What is the rotational kinetic energy of a planet about its spin axis? Model the planet as a uniform sphere of radius 6000 km, and mass 6.21 x 10^24 kg. Assume it has a rotational period of 24.0 h.

I=2mR²/5

ω=2π/T
KE= Iω²/2

KE= m(R^2)ω²/5

To find the rotational kinetic energy of a planet about its spin axis, you can use the following formula:

Rotational Kinetic Energy (KE) = (1/2) * I * ω^2

Where:
- KE is the rotational kinetic energy
- I is the moment of inertia of the planet
- ω is the angular velocity of the planet

First, let's calculate the moment of inertia (I) of the planet. For a uniform sphere, the moment of inertia is given by the formula:

I = (2/5) * m * r^2

Where:
- m is the mass of the planet
- r is the radius of the planet

Given values:
- Mass (m) = 6.21 * 10^24 kg
- Radius (r) = 6000 km = 6 * 10^6 m

Plugging these values into the formula, we get:

I = (2/5) * (6.21 * 10^24 kg) * (6 * 10^6 m)^2

Simplifying this expression, we find the moment of inertia of the planet.

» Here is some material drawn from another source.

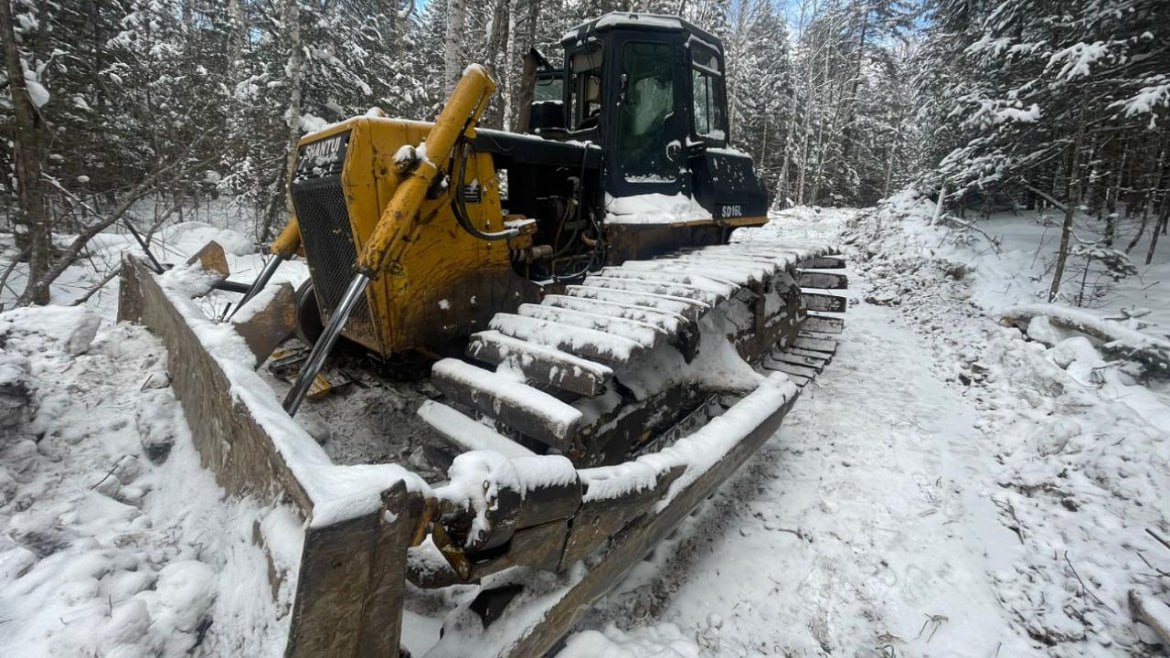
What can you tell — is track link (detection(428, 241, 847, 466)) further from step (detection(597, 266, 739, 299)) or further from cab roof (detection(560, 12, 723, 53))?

Next, let's calculate the angular velocity (ω) of the planet. The rotational period of the planet is given as 24.0 h. The angular velocity is the rotation angle per unit time. In this case, one rotation is equal to 2π radians, and the time is given in hours.

Angular velocity (ω) = (2π radians) / (time in seconds)

To convert the rotational period from hours to seconds, multiply it by 60 (minutes per hour), and again by 60 (seconds per minute). Then, calculate the angular velocity using the formula.

Finally, we can plug the values of the moment of inertia (I) and angular velocity (ω) into the formula for rotational kinetic energy (KE) to find the answer. Don't forget to multiply by (1/2) to get the correct result.